Analyzing Problems in Schools and School Systems: A Theoretical Approach

By Alan Kibbe Gaynor | Go to book overview

10
Systems Thinking: Modeling Problem Systems

Business and other human endeavors are also systems. They, too, are bound by invisible fabrics of interrelated actions, which often take years to fully play out their effects on each other.

-- Peter Senge ( 1990, p. 7)

In this chapter systems thinking is presented as a meta-framework for configuring in a consistent manner insights about the causes of problems, insights derived from different sources and rooted in diverse theoretical foundations. We interest ourselves here in how different factors work together to cause and exacerbate organizational problems over short and long periods of time. Because of its emphasis on essential factors and relationships, systems thinking helps us to distinguish the fundamental elements of a problem from the confusion of absorbing but nonessential details. In the following pages a number of elements fundamental to this way of thinking are explained and illustrated.

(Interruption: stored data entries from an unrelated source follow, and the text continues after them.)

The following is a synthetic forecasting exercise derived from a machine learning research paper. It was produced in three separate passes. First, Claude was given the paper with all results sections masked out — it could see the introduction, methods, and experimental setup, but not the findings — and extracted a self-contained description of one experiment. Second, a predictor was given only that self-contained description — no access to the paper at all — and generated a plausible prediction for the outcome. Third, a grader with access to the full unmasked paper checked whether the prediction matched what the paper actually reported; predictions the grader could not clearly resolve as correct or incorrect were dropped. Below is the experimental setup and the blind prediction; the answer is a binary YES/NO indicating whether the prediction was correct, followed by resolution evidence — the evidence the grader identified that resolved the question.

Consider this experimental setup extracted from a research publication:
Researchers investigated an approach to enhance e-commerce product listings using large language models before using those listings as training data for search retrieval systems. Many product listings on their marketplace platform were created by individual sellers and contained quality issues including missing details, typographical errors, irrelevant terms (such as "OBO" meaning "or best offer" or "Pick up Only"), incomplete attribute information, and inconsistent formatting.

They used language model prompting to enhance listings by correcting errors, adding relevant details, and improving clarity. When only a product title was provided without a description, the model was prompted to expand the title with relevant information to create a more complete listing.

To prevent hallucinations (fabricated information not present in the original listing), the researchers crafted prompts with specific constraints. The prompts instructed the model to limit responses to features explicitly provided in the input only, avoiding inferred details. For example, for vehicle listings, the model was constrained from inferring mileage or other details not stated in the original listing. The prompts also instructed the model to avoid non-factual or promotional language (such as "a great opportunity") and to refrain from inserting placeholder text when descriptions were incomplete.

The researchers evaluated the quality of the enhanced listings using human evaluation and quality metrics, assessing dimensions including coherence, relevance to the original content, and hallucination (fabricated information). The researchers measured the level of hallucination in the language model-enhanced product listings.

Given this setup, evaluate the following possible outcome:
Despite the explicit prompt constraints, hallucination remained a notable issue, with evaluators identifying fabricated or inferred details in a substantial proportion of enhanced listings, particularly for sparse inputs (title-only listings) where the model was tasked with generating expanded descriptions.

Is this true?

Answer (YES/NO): NO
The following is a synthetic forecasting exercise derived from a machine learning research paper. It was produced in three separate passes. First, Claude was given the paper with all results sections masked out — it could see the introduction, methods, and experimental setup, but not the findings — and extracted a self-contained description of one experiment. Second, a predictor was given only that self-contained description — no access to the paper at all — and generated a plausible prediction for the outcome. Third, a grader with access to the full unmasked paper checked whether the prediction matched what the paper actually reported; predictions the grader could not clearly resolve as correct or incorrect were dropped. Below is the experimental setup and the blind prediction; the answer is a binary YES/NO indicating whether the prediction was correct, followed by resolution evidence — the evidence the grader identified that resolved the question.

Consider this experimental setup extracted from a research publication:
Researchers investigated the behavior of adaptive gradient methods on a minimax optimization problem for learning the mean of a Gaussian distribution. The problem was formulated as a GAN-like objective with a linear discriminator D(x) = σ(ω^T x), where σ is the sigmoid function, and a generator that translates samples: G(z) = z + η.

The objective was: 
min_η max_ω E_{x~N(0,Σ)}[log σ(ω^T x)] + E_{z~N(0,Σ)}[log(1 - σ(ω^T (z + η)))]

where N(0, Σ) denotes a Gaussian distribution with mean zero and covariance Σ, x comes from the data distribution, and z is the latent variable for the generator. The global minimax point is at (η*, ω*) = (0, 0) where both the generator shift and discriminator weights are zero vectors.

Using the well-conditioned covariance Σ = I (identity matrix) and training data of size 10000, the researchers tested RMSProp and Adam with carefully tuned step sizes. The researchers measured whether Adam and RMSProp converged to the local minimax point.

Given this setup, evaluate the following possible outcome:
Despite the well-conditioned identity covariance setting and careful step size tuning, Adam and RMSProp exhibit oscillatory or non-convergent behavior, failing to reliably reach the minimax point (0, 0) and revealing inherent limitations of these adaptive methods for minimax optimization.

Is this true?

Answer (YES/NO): YES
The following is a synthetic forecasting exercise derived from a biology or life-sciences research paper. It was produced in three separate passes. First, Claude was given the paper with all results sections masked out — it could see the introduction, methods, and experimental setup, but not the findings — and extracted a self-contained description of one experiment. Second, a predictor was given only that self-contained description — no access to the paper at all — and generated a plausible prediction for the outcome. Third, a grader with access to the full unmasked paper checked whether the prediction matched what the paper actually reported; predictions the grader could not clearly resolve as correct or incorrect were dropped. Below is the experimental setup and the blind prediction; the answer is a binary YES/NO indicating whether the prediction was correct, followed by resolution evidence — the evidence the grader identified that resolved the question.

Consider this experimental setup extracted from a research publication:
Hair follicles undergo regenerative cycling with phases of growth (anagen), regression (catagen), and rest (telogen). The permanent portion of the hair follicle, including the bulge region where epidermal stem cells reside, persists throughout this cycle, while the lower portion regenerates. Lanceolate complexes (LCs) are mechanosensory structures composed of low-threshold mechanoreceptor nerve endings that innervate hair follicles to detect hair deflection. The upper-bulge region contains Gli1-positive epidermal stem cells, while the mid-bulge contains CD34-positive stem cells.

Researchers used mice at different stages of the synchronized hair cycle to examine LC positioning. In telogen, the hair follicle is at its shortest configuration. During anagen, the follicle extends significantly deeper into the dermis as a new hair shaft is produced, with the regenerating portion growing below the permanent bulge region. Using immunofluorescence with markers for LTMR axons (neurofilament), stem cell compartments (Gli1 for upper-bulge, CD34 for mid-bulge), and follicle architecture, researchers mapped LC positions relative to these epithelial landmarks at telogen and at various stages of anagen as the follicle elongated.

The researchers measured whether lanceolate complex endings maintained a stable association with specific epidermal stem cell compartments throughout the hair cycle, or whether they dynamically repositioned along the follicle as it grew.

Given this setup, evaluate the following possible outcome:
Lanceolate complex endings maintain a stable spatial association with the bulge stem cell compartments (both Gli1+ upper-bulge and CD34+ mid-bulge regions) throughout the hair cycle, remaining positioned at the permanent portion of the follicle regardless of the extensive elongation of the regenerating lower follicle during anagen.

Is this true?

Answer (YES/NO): NO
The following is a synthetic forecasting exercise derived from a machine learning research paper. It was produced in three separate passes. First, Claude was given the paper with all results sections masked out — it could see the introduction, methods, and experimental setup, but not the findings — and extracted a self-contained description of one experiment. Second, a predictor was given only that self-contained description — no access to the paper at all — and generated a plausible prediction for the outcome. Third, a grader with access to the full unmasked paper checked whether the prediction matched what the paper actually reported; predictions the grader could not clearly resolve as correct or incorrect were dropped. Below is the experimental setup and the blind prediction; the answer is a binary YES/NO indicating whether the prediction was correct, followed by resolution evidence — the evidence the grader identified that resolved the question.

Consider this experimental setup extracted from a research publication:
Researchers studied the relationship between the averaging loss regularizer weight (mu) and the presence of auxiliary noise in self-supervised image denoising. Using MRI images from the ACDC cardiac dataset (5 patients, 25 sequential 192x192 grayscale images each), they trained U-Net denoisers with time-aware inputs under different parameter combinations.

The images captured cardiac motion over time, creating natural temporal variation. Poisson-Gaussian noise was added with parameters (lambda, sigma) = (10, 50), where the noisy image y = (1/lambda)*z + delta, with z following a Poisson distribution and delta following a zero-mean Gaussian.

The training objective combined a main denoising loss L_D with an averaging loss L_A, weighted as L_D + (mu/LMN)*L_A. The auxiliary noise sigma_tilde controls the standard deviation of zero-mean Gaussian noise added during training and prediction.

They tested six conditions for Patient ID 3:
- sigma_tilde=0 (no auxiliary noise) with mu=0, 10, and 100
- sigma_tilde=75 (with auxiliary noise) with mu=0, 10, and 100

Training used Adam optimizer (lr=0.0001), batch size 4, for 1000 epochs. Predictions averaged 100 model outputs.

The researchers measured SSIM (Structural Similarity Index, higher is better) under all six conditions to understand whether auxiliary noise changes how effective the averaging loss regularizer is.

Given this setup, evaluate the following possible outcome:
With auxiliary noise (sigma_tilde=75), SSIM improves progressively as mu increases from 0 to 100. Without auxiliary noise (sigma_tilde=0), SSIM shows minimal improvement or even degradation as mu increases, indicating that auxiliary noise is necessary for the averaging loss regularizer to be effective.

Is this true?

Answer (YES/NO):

The term meta-framework is used in discussing systems thinking because, in contrast to the theoretical frameworks discussed earlier in this book, systems thinking is content free. It can be applied to any field of study and any situation. Its focus is on how people and their organizations respond to physical realities and to the actions of other people and organizations in ways that affect the development of opportunities and problems. People and organizations help create and become parts of feedback systems out of which problems develop and opportunities arise.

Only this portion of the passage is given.